# How good are these chisels?



## FancyShoes (Aug 31, 2014)

I picked up a bunch of stuff for $2 at a auction, these freud chisel set was included in that. Just curious how good these are since i really cant find anything about them. They are the wc-106 set.

From 6mm to 1" wide.


----------



## Planeman40 (Nov 3, 2010)

Those are terrible chisels! However I collect terrible chisels and can take them off your hands for what you paid for them.

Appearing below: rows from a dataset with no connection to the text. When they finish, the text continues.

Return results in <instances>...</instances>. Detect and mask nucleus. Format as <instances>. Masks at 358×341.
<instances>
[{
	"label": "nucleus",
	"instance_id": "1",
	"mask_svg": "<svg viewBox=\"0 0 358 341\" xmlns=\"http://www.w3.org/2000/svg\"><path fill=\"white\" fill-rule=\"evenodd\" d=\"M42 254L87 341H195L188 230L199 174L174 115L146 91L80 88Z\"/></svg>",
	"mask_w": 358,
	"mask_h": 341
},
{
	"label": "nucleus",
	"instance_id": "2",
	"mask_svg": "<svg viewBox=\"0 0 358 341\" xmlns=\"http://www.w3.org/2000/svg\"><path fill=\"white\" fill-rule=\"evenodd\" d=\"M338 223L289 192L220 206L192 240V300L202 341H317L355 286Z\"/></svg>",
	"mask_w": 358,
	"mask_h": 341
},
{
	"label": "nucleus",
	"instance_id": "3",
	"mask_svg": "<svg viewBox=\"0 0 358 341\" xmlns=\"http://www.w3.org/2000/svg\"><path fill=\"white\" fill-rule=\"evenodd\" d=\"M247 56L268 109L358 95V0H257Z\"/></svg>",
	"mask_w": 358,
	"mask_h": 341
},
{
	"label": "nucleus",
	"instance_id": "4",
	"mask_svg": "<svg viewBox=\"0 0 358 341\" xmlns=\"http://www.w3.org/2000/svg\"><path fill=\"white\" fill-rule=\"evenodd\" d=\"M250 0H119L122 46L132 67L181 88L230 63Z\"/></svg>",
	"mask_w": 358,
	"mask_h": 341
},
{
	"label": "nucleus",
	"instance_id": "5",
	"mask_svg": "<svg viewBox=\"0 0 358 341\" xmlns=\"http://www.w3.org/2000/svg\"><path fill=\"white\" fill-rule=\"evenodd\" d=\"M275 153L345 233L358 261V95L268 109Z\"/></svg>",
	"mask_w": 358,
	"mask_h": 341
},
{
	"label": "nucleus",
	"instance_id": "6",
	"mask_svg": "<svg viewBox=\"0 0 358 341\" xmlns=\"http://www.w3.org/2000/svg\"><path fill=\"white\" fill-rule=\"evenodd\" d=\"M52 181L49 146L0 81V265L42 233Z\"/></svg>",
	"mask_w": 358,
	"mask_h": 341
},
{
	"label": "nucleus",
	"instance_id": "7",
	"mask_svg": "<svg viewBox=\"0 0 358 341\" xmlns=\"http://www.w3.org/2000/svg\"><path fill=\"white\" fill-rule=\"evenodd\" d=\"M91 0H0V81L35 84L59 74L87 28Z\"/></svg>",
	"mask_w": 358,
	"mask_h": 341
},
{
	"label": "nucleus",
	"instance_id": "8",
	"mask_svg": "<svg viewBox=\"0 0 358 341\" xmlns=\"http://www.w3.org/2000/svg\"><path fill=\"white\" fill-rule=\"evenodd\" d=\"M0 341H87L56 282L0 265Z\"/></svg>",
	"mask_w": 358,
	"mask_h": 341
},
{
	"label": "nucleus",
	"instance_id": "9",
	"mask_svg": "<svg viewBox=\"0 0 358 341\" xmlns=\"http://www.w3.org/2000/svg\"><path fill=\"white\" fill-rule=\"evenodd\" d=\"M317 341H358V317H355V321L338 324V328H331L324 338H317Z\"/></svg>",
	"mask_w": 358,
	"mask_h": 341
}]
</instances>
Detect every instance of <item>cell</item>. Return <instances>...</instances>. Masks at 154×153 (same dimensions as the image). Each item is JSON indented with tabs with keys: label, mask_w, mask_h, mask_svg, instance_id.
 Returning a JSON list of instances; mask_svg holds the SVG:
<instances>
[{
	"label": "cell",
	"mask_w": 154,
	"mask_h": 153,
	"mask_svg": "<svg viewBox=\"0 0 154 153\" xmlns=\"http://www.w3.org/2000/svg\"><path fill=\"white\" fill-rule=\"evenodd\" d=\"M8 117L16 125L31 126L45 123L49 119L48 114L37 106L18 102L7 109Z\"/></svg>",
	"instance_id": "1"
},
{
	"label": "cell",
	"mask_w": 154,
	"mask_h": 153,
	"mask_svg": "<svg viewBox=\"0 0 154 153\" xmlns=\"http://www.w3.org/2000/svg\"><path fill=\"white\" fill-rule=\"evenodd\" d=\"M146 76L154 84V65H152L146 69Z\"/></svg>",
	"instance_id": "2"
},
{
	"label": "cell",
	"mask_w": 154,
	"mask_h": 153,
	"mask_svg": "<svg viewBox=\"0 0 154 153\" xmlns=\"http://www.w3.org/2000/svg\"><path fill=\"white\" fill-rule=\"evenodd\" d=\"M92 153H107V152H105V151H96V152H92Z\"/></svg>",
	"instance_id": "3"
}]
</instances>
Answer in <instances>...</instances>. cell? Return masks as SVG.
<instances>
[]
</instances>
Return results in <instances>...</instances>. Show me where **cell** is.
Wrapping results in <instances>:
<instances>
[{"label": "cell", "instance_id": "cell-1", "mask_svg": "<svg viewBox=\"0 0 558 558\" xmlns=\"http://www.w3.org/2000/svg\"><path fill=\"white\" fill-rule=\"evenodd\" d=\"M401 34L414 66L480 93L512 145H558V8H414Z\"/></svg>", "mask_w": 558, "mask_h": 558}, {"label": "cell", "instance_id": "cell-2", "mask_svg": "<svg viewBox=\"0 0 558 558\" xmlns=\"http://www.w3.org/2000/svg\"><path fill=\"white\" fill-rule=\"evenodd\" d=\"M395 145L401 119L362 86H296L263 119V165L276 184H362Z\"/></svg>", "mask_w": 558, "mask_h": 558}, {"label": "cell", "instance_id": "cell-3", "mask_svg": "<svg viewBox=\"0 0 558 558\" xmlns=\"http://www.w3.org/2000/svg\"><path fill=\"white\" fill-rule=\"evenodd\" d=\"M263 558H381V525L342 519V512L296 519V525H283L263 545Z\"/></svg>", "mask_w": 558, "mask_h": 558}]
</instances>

Seriously, You should immediately report yourself to the police for theft! Those are GREAT chisels and you really did steal them. Years ago in the early 1970s I picked up a similar deal of brand new Swan chisels at a surplus place for $2 each, not as good as your deal.


----------



## BubbaIBA (Nov 23, 2011)

I have a set from the 70's, I expect yours are the same. I still use 'em. Not the best chisels I own but that could be said of many. They sharpen easily and hold an edge OK. They are worth much more than a couple of bucks as users.

Ken


----------



## FancyShoes (Aug 31, 2014)

Nice, i am glad to get a good deal on a good set that i can use and abuse! Will add them to my buffalo set.


----------



## Holbs (Nov 4, 2012)

No fair! I scour auctions for such. Was this online or local auction?


----------



## FancyShoes (Aug 31, 2014)

Local. The reason i got it cheap was because there was so much scrap wood piled around it, and other people didnt dig through the crap. There was so much of it. There was also so much sawdust in this shop that if there was a spark anywhere, it would have had the whole place on fire in seconds!


----------



## a1Jim (Aug 9, 2008)

Good chisels are great to have especially if you pay far less than cheap chisels. Lot's of folks make a big to do about how great expense chisels are, I've had a set of Marple chisels for 25 years and they work fine. They were about $30 for a set of 6. You can find some cheapies that are complete junk like Harbor friend ,cummings and sets that cost $4.95 a set . I'm not putting down your great bargain ,I'm just letting others know if it's sharpened properly you don't need a $150 chisel to cut wood.


----------



## Planeman40 (Nov 3, 2010)

Amen a1Jim!


----------



## bondogaposis (Dec 18, 2011)

I bought that set in the early 80's, I still have and use them every day. They are not bad at all.


----------



## Woodbum (Jan 3, 2010)

These were the first chisels that I bought in the late 80's. They sharpen well, and keep an edge. I still use them today. Of course I am not a hand tool aficionado, but just an old hybrid woodworks that leans more to the Normite side. IMHO, I think that they are good chisels, good enough for what I do and when I need them they have performed well. You did fine with this find.


----------